# New server - general discussion



## Makai Guy (Jul 24, 2006)

Please use this thread for general discussion of the new server.

Please post any problems encountered with the new server in the New server - info and problems thread.


----------



## Bill4728 (Jul 24, 2006)

Firtst post on new server, So far, so good


----------



## carolbol (Jul 24, 2006)

I'm here.


----------



## Makai Guy (Jul 24, 2006)

Somewhat interesting statistic.  I just looked at the *old *board, which now does nothing but display the temp link to this server.  It showed:

5 users online -- server load 22.08

Contrast this with what I'm seeing on *this* board right now:

99 users online -- server load 0.27


----------



## Don (Jul 24, 2006)

looking good!! Great job!!


----------



## roadtriper (Jul 24, 2006)

*Just want to say THANKS! to Doug and everyone who finaly made this happen!   *


----------



## TUGBrian (Jul 24, 2006)

Hurray for Doug!!!!


----------



## pedro47 (Jul 24, 2006)

Thanks Doug, Brain and Bill and to everyone else !!! Happy Days Again at TUG.


----------



## Makai Guy (Jul 24, 2006)

pedro47 said:
			
		

> Thanks Doug, *Brain* and Bill and to everyone else !!! Happy Days Again at TUG.



Don't go calling Brian "Brain".  You'll give him a swelled head!


----------



## TUGBrian (Jul 24, 2006)

Makai Guy said:
			
		

> Don't go calling Brian "Brain".  You'll give him a swelled head!



Lol...dont pay him any attention...keep calling me Brain!!!  =)

◇ ◇ ◇ ◇ ◇

[SET OF TASKS]:
**a.** List every username that posted in the forum thread, counting each person only once.
**b.** In the forum thread, how many users and what server load did Makai Guy report for the new board?

[DATA SECTION]:

◇ ◇ ◇ ◇ ◇

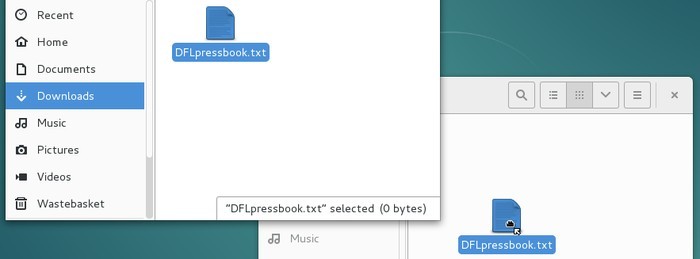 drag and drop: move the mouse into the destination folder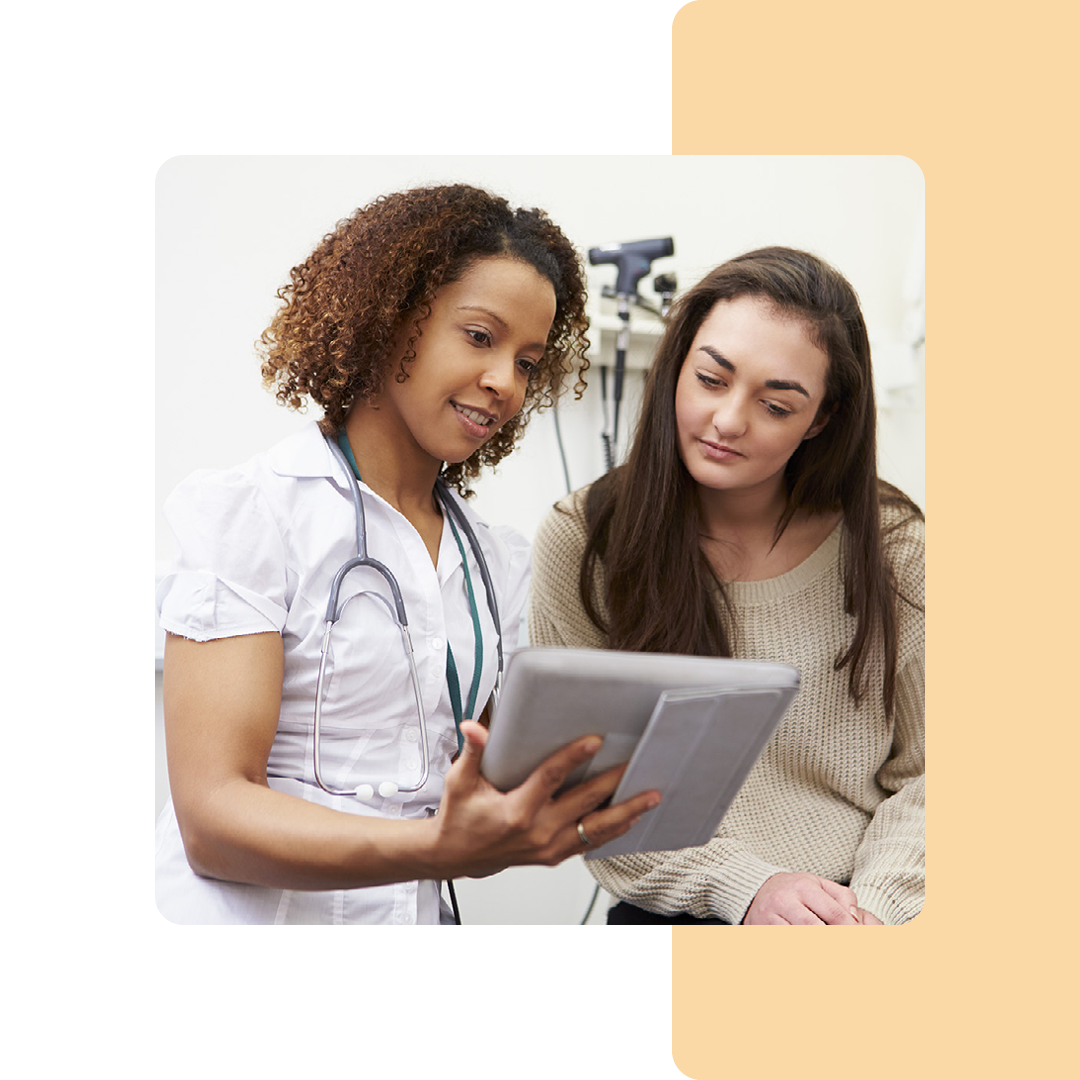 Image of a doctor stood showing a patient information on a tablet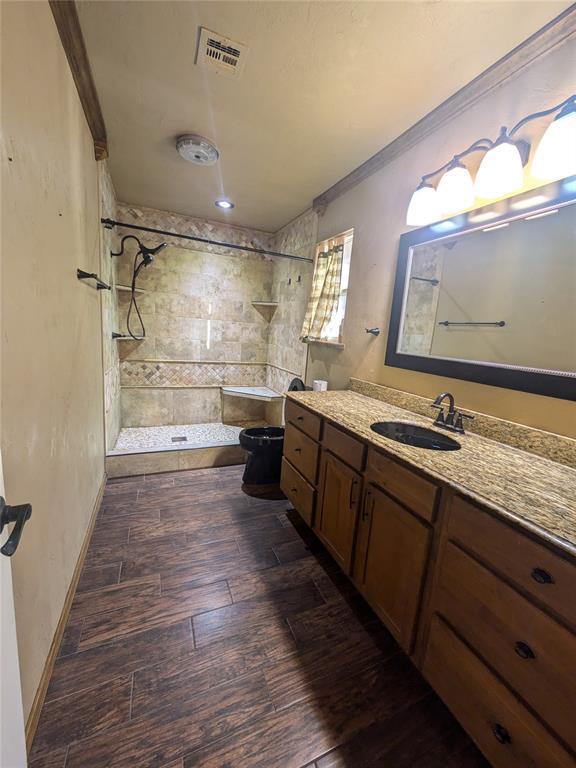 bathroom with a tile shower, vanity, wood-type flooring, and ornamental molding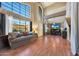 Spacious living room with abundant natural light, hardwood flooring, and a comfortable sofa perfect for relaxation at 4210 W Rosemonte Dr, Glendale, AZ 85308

◇ ◇ ◇ ◇ ◇

[OUTPUTS IN ORDER]:
**a.** Makai Guy, Bill4728, carolbol, Don, roadtriper, TUGBrian, pedro47

**b.** 99 users online, with a server load of 0.27.